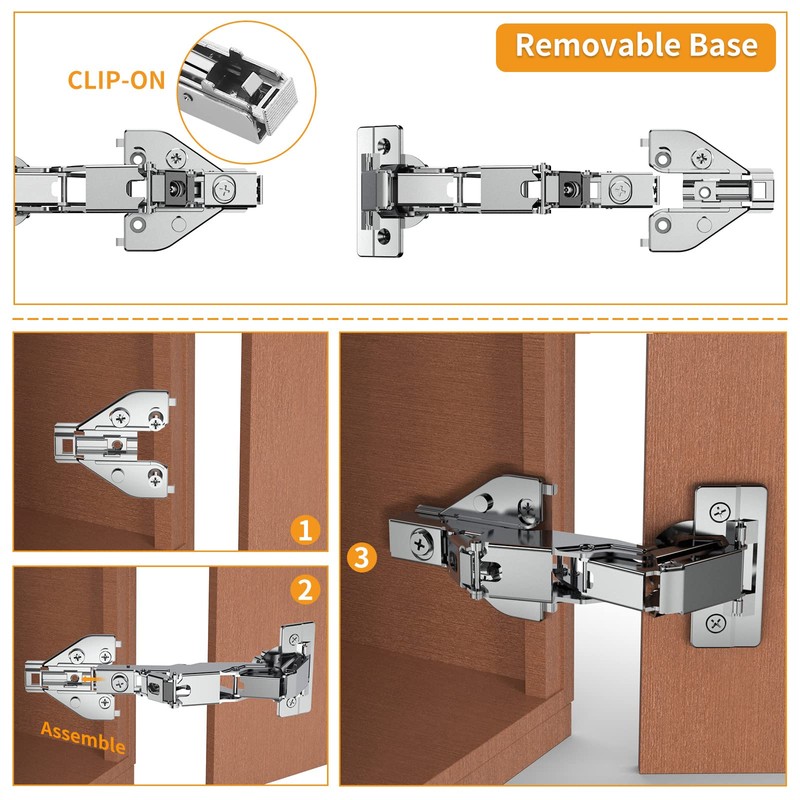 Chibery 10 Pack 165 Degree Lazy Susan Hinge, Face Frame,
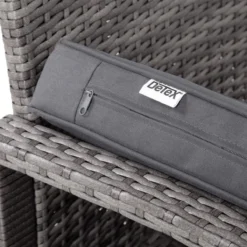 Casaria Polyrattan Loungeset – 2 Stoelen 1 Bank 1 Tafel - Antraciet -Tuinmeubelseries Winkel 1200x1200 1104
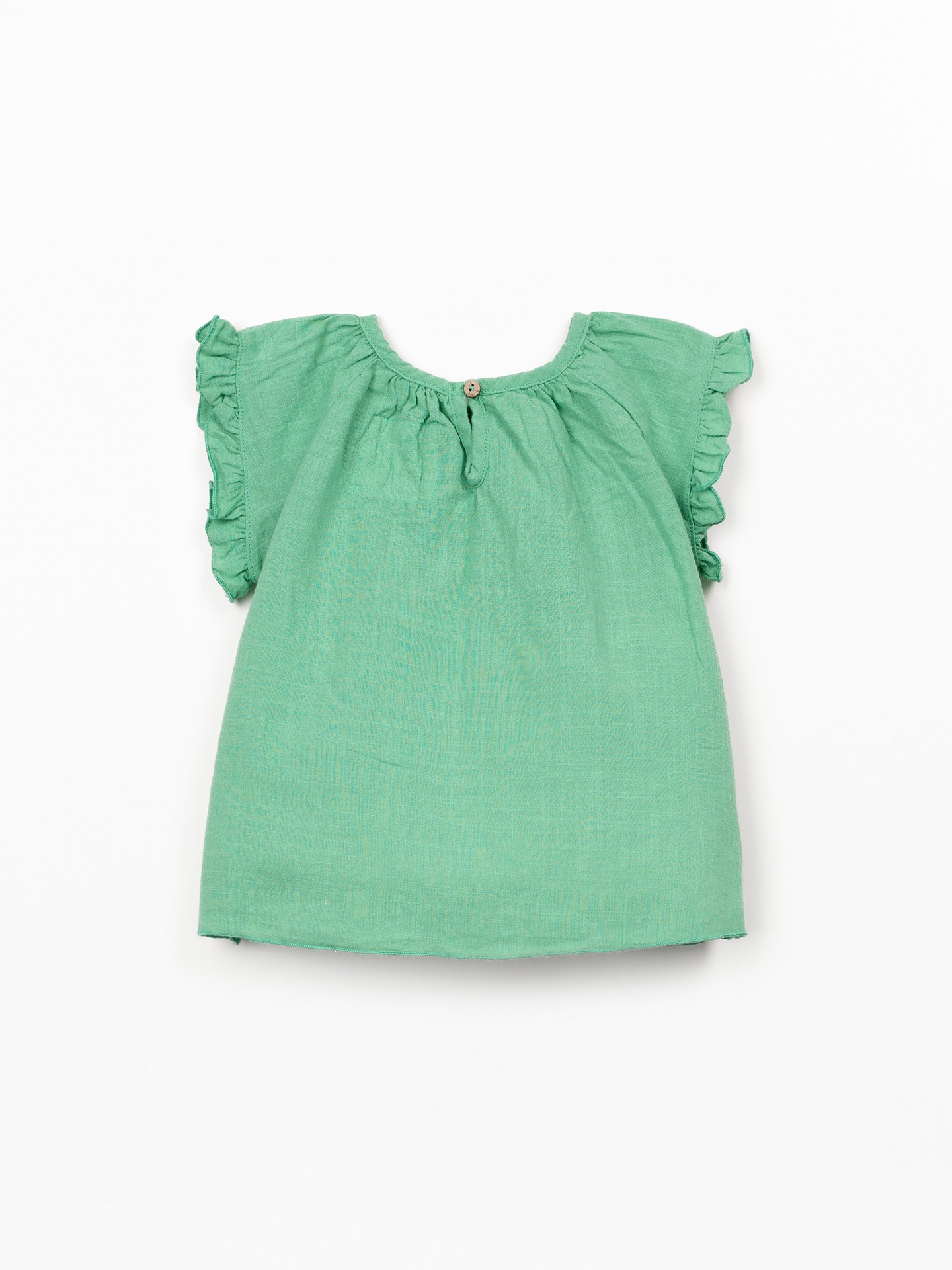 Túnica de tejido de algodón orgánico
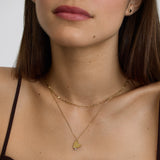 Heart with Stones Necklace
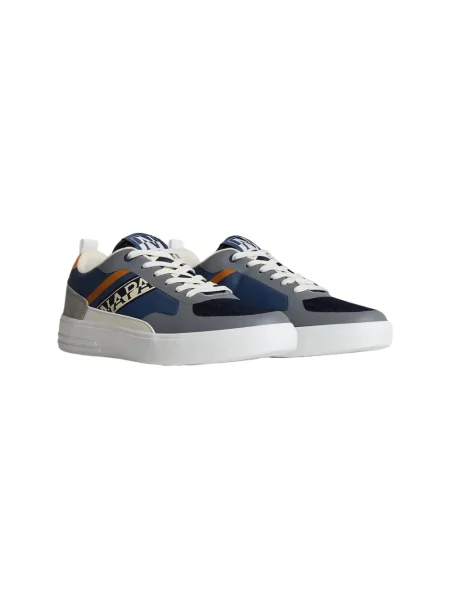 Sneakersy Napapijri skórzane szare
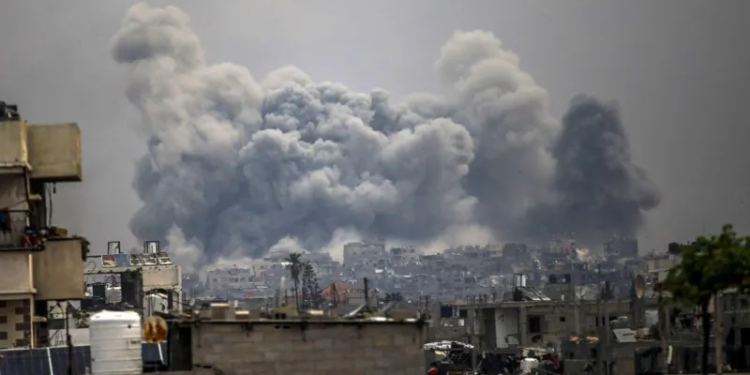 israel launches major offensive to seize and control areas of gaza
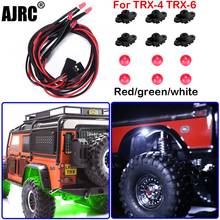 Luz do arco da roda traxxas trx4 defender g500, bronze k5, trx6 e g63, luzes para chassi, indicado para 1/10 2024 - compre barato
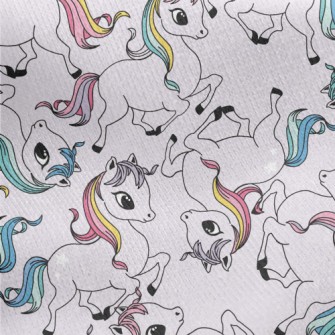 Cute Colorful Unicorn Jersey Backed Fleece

* * *

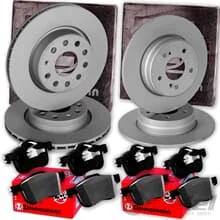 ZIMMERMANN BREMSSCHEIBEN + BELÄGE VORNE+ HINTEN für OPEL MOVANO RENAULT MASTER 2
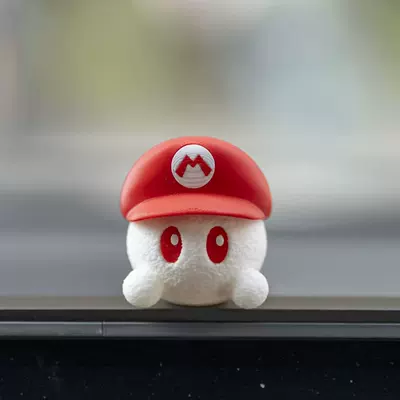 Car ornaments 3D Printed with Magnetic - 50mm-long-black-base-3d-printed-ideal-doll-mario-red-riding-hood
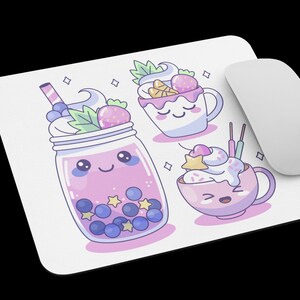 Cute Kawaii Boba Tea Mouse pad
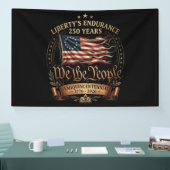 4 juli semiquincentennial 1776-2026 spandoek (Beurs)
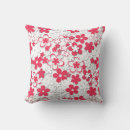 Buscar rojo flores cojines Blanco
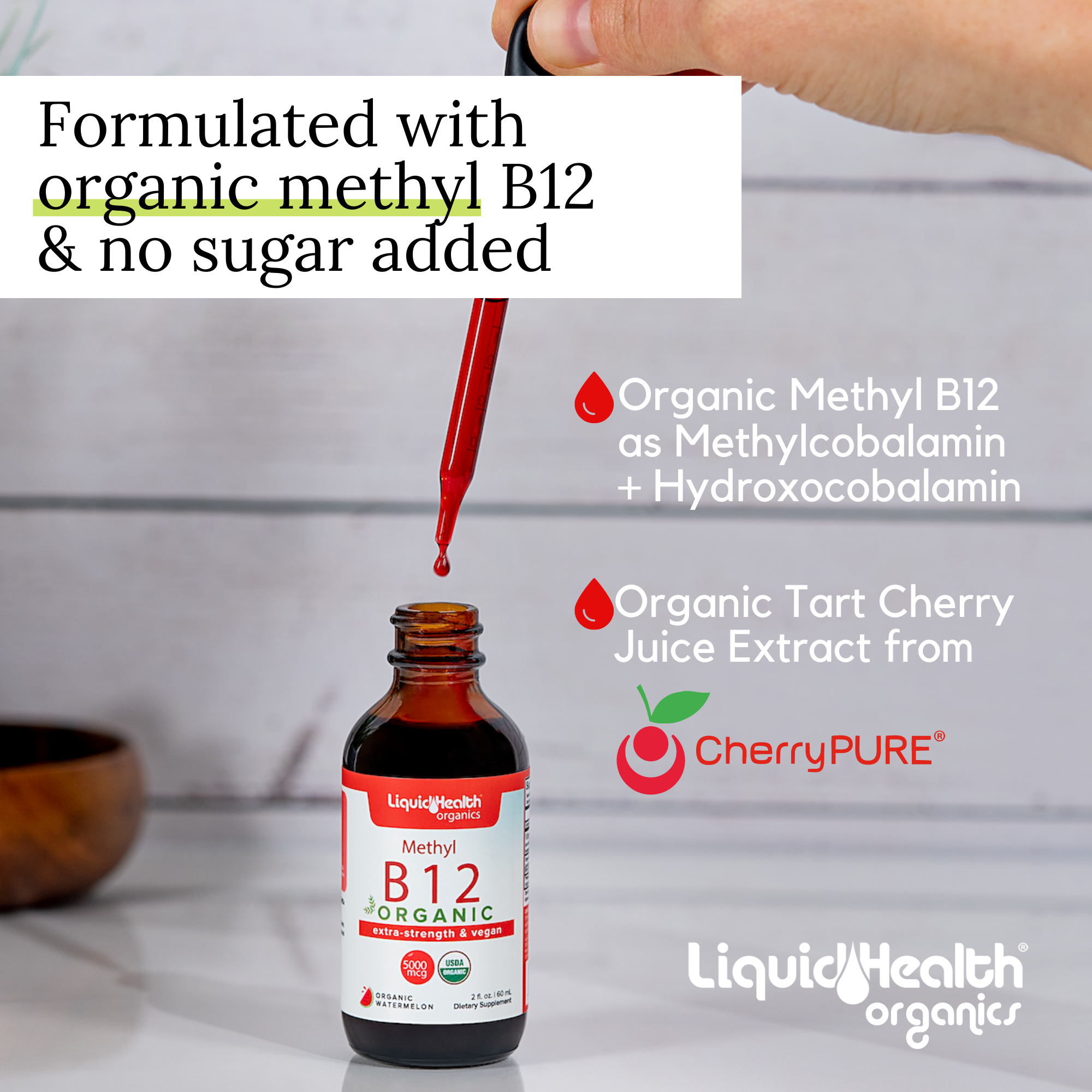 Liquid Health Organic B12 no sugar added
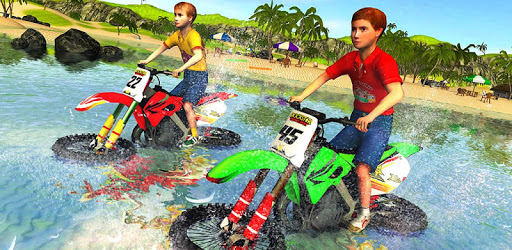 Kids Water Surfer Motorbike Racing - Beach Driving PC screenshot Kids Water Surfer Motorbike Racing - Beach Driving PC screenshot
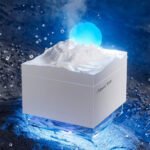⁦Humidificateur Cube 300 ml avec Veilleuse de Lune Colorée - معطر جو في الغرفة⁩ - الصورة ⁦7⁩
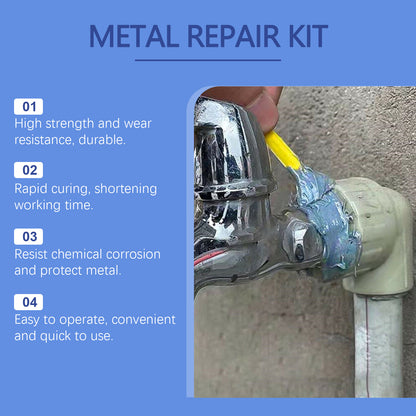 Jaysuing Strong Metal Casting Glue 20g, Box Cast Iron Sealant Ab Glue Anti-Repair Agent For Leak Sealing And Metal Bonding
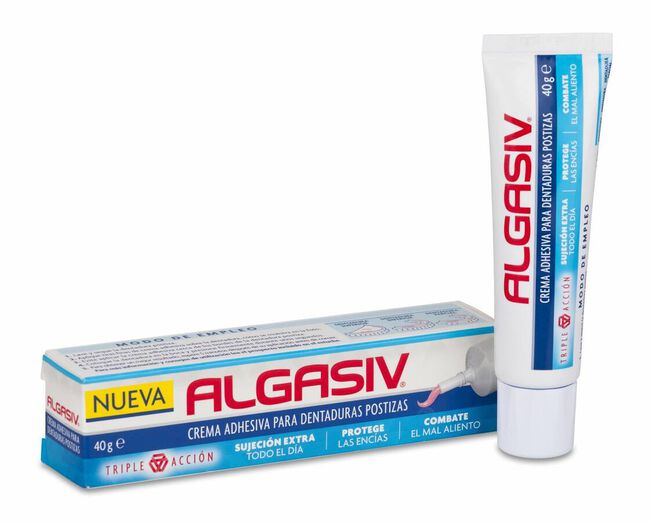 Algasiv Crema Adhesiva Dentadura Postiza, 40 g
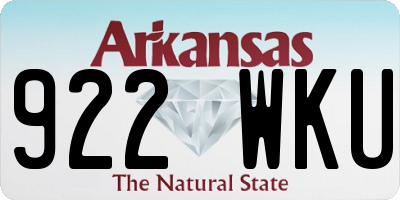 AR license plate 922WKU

ACTIVITY:
Edit the lines of material from the one holding "ZIMMERMANN BREMSSCHEIBEN +" through the one holding "4 juli semiquincentennial", inclusive, by replacing "Mouse pad" with "Desk mat" and leaving everything else as it is. Give back only those lines, without the pictures.

FINISHED EXERCISE:
 ZIMMERMANN BREMSSCHEIBEN + BELÄGE VORNE+ HINTEN für OPEL MOVANO RENAULT MASTER 2
 Car ornaments 3D Printed with Magnetic - 50mm-long-black-base-3d-printed-ideal-doll-mario-red-riding-hood
 Cute Kawaii Boba Tea Desk mat
 4 juli semiquincentennial 1776-2026 spandoek (Beurs)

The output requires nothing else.